### TASK SET
- a) Answer these from the text on computational systems biology, one line each:
(i) Which kinds of researchers do ECE's systems biology researchers work with?
(ii) What is the ECE team modeling mathematically in its cancer treatment work?
(iii) Which fields supply the principles for the computational modeling methods in the breast cancer growth project?
- b) In the text on computational systems biology, condense the paragraph beginning "Cancer treatments tend to work well" into two sentences that keep its main facts.
- c) Extend the text on computational systems biology from its final paragraph.

Computational Systems & Biology
We are standing at a major inflection point for data and biomedical science—the way we view and practice scientific research is changing profoundly. These changes are being driven by computational systems biology, an interdisciplinary and data-driven approach to biomedicine, which will increasingly transform biomedicine from disease-driven and reactive to health-driven and predictive, yet preventative. ECE’s systems biology researchers work with biologists, chemists, and clinical researchers to develop experiments and mathematical and computational models, along with underlying theory and software tools.
William T. Baumann
Yue (Joseph) Wang
Cancer treatments tend to work well for a period of time and then cease being ben-eficial once resistance develops. An ECE team is building mathematical models of breast cancer cells responding to different targeted therapies in an effort to figure out how to use combinations of drugs in a se-quence that prevents the development of resistance. The model will be used to help doctors optimize therapies and provide clinical insight.
In this project, we seek to identify what drives breast cancer growth and determine how to stop it. We are applying computational modeling methods, using principles from machine learning and ecology, to study how therapy-resistant and sensitive cells cooperate to alter the response of cancer cells to treatment. This knowledge will be used to identify new interventions, or optimizations of existing regimens, to improve outcomes for patients.

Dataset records

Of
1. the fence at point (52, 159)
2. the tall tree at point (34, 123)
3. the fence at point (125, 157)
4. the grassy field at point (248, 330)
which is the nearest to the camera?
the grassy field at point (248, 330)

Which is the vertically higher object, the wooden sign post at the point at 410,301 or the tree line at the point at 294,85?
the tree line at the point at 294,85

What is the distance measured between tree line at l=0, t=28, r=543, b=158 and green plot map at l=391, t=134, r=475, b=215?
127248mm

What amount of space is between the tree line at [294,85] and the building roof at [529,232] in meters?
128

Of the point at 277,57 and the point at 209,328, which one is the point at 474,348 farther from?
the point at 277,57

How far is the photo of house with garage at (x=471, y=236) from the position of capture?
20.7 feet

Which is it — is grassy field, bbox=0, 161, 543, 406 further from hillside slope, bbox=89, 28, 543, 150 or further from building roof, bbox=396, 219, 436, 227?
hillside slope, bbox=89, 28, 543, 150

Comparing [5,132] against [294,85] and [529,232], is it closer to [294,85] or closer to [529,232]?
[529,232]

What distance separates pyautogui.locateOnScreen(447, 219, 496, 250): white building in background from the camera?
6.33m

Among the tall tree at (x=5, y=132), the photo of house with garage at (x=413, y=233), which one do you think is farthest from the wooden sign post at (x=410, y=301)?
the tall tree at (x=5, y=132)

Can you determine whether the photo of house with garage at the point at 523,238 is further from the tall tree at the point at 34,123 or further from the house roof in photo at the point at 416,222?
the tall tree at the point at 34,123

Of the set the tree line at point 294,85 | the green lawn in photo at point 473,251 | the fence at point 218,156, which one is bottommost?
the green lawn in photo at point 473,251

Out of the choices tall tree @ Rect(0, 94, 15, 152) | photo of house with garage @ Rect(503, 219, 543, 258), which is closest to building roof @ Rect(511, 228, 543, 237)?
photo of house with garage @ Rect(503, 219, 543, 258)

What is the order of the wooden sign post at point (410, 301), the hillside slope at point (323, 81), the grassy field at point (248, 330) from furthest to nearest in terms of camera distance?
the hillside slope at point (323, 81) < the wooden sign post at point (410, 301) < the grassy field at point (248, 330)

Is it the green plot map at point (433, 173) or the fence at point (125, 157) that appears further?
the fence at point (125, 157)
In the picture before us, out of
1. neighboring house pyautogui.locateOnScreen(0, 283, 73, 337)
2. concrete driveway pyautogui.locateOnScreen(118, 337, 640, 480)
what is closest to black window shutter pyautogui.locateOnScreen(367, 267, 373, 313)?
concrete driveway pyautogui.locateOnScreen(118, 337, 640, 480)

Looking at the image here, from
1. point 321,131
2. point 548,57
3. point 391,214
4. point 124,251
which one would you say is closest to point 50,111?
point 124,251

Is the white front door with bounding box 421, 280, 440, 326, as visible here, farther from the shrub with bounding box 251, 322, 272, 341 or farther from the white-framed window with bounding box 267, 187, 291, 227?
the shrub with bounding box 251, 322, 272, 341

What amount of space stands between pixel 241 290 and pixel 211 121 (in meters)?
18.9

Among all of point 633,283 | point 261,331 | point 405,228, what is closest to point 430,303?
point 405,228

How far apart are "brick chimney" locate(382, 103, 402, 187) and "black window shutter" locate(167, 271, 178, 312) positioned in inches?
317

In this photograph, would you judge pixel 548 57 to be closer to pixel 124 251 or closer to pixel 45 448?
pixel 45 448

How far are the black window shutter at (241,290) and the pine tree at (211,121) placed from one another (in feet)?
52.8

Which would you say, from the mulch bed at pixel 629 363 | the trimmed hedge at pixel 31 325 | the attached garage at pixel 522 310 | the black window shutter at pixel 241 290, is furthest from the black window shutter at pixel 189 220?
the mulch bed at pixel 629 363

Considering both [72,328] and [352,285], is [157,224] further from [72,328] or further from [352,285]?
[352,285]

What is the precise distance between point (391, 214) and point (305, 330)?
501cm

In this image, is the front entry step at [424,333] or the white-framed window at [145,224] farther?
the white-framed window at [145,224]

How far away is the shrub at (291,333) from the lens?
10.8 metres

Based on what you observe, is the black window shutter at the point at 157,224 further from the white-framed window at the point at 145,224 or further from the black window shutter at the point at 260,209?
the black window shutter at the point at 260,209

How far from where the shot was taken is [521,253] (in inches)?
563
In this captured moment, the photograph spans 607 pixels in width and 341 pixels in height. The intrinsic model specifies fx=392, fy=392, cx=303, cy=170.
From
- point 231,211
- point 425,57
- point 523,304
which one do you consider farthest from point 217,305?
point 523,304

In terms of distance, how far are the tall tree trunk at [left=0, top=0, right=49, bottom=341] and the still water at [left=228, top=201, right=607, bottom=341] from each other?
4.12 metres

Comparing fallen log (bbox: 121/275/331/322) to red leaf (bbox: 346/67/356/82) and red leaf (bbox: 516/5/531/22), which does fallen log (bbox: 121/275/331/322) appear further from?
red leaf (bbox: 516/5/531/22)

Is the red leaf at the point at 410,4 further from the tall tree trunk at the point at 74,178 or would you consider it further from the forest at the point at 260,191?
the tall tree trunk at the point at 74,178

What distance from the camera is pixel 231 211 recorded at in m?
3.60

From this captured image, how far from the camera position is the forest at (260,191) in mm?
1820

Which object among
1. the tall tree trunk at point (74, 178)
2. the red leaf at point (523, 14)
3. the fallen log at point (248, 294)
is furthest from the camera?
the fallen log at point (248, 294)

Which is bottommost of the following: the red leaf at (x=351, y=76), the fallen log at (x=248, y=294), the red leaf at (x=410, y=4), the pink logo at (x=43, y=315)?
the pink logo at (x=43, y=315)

### RESULTS IN ORDER
- a)
(i) Biologists, chemists, and clinical researchers.
(ii) Breast cancer cells responding to different targeted therapies.
(iii) Machine learning and ecology.

- b) Cancer treatments often stop helping once resistance develops, so an ECE team is modeling how breast cancer cells respond to different targeted therapies to find drug combinations and sequences that prevent resistance. The model will help doctors optimize therapies and offer clinical insight.

- c)
Astrocytes are the most numerous glial cells and are estimated to outnumber neurons in the brain. They are deeply involved in normal brain development and in brain disease. Current methods of analyzing astrocyte activity data is essentially manual. ECE researchers have developed a suite of computational tools that automatically quantify the functional status of astrocytes. To understand astrocyte-calcium signal data, we invented a new mathematical theory for joint alignment of multiple curves, called graphical time warping. Our approach transforms the joint alignment problem into a network flow problem that can be exactly and efficiently solved.
The disease process that causes heart attacks involves an abnormal collection of proteins in artery walls. An ECE team is working to identify these proteins and to discover why they accumulate and how to prevent them from doing so. We are applying multiple analysis methods to deconvolve complex proteomic signals to provide detailed descriptions of the arterial proteome and network re-wiring in atherosclerosis. We will use the knowledge gained to inform the design of an early disease detection assay and hope to help reduce the burden of atherosclerosis.